Copy out the text of every record below word for word, leaving out the pictures.
++++++++++++++++++++
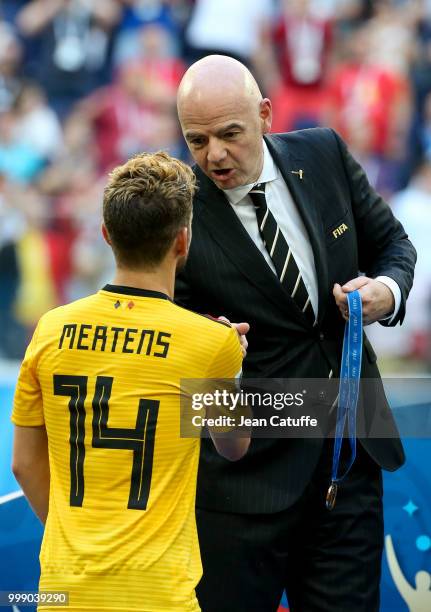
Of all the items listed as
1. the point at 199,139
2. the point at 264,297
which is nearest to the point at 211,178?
the point at 199,139

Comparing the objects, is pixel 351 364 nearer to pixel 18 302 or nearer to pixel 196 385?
pixel 196 385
++++++++++++++++++++
• _Result of the exercise_:
Of all the items listed as
1. the point at 199,139
2. the point at 264,297
which is nearest to the point at 211,178?
the point at 199,139

Comparing the objects, is pixel 351 364 nearer to pixel 18 302 or nearer to pixel 196 385?
pixel 196 385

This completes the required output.